# STORED RECORDS:
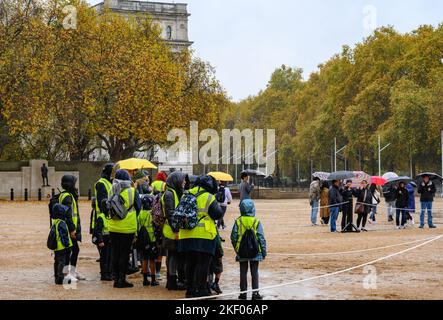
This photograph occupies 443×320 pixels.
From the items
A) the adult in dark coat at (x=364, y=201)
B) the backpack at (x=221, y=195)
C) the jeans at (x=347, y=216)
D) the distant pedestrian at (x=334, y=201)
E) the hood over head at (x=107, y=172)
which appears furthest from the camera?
the adult in dark coat at (x=364, y=201)

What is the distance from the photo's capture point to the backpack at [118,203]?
46.3 feet

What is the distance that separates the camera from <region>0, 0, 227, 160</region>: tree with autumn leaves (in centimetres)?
5275

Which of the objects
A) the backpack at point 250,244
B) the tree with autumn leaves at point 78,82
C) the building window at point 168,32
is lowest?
the backpack at point 250,244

# WRITTEN INSTRUCTION:
Images in the data above are to be skipped. Retype all other material exactly.

# WRITTEN SOLUTION:
This photograph occupies 443×320 pixels.
From the items
A) the adult in dark coat at (x=364, y=201)
B) the backpack at (x=221, y=195)
C) the jeans at (x=347, y=216)
D) the distant pedestrian at (x=334, y=201)
E) the hood over head at (x=107, y=172)
which appears furthest from the camera?
the adult in dark coat at (x=364, y=201)

What is the distance from the photo's capture point to the backpack at [118,203]?
46.3 feet

What is the distance that separates the camera from <region>0, 0, 227, 160</region>: tree with autumn leaves (in centimetres)?
5275

Which of the objects
A) the backpack at point 250,244
B) the tree with autumn leaves at point 78,82
C) the building window at point 168,32
is lowest?
the backpack at point 250,244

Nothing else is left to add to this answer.